**Task requirements**
Starting with the line that contains "From what is visible in" and going on through the end of the records, write those lines out again with "ornate brass lighter" swapped for "small brass lighter" and nothing else altered.

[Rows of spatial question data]
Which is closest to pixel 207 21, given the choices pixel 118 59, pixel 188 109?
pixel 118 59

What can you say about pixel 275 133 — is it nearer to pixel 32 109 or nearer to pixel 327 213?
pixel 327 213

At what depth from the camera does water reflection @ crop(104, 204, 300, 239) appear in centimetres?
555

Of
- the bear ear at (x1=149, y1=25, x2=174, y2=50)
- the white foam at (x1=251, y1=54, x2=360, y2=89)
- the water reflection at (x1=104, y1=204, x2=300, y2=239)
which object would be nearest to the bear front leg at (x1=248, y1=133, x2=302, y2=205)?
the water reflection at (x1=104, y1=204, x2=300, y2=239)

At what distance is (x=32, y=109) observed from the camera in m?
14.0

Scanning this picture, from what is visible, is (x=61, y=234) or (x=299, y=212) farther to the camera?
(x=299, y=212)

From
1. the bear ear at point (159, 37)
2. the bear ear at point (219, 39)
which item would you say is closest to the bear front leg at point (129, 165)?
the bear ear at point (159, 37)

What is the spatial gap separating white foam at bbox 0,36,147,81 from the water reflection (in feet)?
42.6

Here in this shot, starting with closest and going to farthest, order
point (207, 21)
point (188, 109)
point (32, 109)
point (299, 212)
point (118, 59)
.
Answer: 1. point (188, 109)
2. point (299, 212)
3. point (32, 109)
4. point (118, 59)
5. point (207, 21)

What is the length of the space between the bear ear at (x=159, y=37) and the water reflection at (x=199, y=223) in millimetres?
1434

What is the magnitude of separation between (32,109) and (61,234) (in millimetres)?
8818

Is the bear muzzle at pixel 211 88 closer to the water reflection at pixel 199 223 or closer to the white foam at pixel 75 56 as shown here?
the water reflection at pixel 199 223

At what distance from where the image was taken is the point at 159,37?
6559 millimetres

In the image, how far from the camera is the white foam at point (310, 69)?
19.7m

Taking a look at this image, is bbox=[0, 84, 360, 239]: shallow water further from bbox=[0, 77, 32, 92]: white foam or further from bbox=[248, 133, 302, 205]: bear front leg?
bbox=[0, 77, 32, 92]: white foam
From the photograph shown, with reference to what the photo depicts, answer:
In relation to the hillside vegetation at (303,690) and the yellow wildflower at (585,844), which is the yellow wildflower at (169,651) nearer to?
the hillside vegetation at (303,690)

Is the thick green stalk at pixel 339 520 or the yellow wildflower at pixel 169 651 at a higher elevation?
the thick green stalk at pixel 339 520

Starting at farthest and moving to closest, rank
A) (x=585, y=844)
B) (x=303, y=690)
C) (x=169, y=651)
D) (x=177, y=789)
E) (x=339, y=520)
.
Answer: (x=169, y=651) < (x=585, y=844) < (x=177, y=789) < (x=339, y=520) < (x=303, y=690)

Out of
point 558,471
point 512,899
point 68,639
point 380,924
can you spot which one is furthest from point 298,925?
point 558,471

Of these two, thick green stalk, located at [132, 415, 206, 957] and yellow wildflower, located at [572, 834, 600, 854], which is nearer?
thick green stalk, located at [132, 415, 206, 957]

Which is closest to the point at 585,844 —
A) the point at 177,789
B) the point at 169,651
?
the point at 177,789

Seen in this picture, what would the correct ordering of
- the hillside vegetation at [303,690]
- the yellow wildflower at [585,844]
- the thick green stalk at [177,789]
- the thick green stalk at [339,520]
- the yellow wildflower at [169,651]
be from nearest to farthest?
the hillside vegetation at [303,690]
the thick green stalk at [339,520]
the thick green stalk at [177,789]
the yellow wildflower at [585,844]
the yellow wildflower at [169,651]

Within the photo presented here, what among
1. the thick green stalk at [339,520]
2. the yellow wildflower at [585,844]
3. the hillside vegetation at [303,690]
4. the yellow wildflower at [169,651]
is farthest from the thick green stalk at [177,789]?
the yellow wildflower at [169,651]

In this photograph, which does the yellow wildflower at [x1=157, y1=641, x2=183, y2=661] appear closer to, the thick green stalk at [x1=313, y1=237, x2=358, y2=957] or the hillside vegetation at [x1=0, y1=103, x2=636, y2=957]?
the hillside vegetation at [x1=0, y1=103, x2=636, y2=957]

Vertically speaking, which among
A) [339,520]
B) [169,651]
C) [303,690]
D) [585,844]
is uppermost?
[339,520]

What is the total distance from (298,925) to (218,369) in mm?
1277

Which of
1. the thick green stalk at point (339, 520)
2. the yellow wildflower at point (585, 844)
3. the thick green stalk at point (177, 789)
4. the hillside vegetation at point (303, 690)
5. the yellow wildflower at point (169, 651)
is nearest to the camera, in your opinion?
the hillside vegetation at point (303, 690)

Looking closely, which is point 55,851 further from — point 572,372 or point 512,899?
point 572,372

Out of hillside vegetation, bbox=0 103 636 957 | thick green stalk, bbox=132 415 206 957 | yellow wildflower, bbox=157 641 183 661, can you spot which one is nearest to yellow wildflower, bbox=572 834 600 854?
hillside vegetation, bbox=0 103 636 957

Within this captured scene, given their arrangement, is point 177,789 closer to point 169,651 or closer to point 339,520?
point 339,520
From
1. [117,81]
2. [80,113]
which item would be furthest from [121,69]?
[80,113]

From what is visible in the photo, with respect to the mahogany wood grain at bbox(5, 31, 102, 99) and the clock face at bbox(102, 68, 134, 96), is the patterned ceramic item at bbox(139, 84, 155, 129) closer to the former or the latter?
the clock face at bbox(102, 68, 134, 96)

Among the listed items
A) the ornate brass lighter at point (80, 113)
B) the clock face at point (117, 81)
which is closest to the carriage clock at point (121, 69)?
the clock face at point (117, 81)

**Finished answer**
From what is visible in the photo, with respect to the mahogany wood grain at bbox(5, 31, 102, 99) and the clock face at bbox(102, 68, 134, 96), is the patterned ceramic item at bbox(139, 84, 155, 129) closer to the former or the latter?
the clock face at bbox(102, 68, 134, 96)

Among the listed items
A) the small brass lighter at point (80, 113)
B) the clock face at point (117, 81)
which is closest to the carriage clock at point (121, 69)?
the clock face at point (117, 81)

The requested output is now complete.